- [Given text]
Dr. William Whittington Herbert Force Feeding a Patient, 1894, courtesy Wellcome Images

Dr. William Whittington Herbert Force Feeding a Patient, 1894, courtesy Wellcome Images

Force was used far too often in U.S. insane asylums (see last post), but one of the worst acts of coercion had to be forced alimentation, or force-feeding. Some patients simply would not eat, either because they feared being poisoned, were too sick or stressed to have an appetite, or simply didn’t want to cooperate with attendants. Many superintendents did allow a certain amount of patient freedom in this area, but when they feared patients were going to actually hurt themselves by refusing to eat, they acted. Doctors had several ways to force food upon their patients.

— In cases of “great physical weakness,” they injected “nutritive substances” into the rectum

— One recommended practice was to force open the mouth, close the nostrils, and pour liquid food down the throat.

Tools That Could Be Used for Force Feeding

Tools That Could Be Used for Force Feeding

This practice was dangerous and resulted in more than one death by strangulation/drowning, and was terrifying for patients

— Another procedure involved securing the patient “so that resistance is impossible” and forcing his mouth open with screw wedge. The patient’s head would be thrown back and kept fixed in order to “introduce the gag, made of smooth wood”, which had a hole in the center. The doctor inserted a stomach-tube, and then liquid or semi-liquid food would be poured into the funnel shaped entrance of the tube to let it “readily pass into the stomach.”

- [Exercise goal] Pick up the account of force-feeding in U.S. insane asylums after its last sentence and carry it on.

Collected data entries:
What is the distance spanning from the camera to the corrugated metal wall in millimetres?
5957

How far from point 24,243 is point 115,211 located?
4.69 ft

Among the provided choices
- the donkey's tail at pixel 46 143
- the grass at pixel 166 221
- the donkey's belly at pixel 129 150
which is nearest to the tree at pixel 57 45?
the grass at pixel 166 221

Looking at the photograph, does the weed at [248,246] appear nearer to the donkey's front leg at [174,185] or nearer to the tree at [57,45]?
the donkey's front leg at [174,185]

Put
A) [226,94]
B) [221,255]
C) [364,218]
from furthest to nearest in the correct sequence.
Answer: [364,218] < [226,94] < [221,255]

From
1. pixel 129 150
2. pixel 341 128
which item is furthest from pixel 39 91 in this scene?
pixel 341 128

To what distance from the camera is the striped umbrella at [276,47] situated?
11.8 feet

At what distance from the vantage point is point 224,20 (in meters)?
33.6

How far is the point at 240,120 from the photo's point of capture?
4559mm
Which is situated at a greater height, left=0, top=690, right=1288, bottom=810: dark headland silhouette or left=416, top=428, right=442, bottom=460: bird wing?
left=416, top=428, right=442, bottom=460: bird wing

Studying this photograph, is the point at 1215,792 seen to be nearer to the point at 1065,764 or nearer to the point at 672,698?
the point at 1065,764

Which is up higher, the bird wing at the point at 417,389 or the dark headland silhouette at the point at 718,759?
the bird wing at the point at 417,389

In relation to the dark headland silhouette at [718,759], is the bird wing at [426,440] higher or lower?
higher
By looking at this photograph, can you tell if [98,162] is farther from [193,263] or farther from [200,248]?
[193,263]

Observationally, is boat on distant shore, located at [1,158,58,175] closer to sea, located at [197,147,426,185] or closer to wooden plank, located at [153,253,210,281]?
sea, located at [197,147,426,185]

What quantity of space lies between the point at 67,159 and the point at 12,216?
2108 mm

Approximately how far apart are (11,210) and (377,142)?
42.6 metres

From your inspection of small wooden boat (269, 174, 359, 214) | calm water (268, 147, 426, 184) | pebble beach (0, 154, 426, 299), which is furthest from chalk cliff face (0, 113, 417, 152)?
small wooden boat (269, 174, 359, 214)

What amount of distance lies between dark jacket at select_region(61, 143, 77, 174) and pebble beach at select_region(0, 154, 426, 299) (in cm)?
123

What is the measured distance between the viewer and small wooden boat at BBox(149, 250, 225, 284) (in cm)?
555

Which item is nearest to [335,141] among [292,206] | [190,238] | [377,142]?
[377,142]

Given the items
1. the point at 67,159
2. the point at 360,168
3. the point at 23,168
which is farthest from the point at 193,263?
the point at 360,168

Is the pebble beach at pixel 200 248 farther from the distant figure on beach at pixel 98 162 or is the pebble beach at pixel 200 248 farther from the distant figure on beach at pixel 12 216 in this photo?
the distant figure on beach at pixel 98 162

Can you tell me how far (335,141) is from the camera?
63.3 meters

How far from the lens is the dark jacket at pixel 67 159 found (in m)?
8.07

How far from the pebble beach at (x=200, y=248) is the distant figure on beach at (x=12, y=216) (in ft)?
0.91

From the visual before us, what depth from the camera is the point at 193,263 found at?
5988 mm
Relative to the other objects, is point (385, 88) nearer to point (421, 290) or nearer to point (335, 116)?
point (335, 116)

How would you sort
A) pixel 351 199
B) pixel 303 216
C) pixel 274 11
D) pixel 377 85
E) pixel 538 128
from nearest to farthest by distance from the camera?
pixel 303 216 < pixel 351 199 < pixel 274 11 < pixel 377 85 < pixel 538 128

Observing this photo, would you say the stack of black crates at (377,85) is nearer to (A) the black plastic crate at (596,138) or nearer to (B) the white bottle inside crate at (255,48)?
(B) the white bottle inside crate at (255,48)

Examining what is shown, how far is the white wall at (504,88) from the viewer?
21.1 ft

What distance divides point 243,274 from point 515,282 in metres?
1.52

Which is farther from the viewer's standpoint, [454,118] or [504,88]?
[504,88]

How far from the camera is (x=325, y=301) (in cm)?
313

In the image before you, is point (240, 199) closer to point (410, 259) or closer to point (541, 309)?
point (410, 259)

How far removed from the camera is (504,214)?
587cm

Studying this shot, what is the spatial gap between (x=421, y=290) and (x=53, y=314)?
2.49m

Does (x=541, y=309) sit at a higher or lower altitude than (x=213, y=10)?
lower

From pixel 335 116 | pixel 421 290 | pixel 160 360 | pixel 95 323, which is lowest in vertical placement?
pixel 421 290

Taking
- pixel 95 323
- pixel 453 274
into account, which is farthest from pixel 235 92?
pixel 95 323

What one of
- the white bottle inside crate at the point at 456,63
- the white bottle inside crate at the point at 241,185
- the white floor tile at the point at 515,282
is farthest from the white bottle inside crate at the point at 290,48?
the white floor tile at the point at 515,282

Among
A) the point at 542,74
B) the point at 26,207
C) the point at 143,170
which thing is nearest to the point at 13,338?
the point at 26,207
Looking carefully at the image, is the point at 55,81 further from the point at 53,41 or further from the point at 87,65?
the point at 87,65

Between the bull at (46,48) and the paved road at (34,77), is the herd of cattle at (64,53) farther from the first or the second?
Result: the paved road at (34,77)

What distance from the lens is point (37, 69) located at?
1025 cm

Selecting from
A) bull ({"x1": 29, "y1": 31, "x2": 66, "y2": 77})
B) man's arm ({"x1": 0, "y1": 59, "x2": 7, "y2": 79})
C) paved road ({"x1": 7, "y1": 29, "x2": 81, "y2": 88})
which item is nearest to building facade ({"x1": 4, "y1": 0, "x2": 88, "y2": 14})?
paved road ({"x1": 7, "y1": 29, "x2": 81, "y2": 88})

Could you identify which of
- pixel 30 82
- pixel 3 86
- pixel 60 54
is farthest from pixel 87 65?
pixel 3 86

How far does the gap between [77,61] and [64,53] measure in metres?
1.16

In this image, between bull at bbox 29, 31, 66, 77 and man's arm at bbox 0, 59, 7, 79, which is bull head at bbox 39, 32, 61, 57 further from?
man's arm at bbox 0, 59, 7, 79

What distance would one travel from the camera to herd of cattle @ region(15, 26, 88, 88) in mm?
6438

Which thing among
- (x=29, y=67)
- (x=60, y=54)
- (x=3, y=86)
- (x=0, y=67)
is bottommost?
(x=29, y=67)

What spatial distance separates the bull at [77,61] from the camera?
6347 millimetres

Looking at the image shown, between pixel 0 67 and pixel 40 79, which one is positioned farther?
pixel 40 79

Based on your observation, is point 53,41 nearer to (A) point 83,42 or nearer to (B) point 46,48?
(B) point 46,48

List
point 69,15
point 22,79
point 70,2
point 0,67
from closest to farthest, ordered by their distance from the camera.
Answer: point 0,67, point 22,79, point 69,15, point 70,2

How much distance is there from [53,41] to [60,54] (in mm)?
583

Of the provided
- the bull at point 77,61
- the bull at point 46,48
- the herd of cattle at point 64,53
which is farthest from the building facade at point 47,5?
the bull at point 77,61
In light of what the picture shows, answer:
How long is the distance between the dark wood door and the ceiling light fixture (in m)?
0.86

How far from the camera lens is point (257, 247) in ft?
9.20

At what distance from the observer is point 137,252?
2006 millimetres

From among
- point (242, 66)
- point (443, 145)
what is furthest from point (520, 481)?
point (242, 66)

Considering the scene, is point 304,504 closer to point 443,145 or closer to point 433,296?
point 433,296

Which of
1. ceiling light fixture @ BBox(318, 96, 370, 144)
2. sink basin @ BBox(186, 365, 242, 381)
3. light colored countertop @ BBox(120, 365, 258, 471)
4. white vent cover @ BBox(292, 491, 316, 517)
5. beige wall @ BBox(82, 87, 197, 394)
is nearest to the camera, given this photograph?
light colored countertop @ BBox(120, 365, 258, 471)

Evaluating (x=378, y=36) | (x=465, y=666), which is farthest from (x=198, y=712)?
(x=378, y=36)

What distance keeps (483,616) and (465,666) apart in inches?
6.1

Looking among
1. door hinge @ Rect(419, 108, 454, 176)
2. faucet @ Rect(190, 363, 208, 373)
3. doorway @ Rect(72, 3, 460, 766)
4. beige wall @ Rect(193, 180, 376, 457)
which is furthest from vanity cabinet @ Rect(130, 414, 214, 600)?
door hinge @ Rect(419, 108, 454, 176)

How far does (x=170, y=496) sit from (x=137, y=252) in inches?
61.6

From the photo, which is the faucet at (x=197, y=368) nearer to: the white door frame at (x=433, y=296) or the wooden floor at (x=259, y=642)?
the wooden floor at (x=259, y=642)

- [Solved problem]
— Finally, doctors could insert a tube through the nostril and down the throat into the stomach. In these cases, they could give the patient only very thin liquids.

Force Feeding a Suffragette in Prison, 1912

Force Feeding a Suffragette in Prison, 1912

Doctors often did try to simply persuade patients to eat, allow a patient to have a favorite attendant assist at meals, or just give in to little quirks patients insisted upon before they would eat. However, when they made the decision to force-feed, it was traumatic for patients. Even worse, some attendants force-fed patients as a punishment, or threatened them with it to make them behave.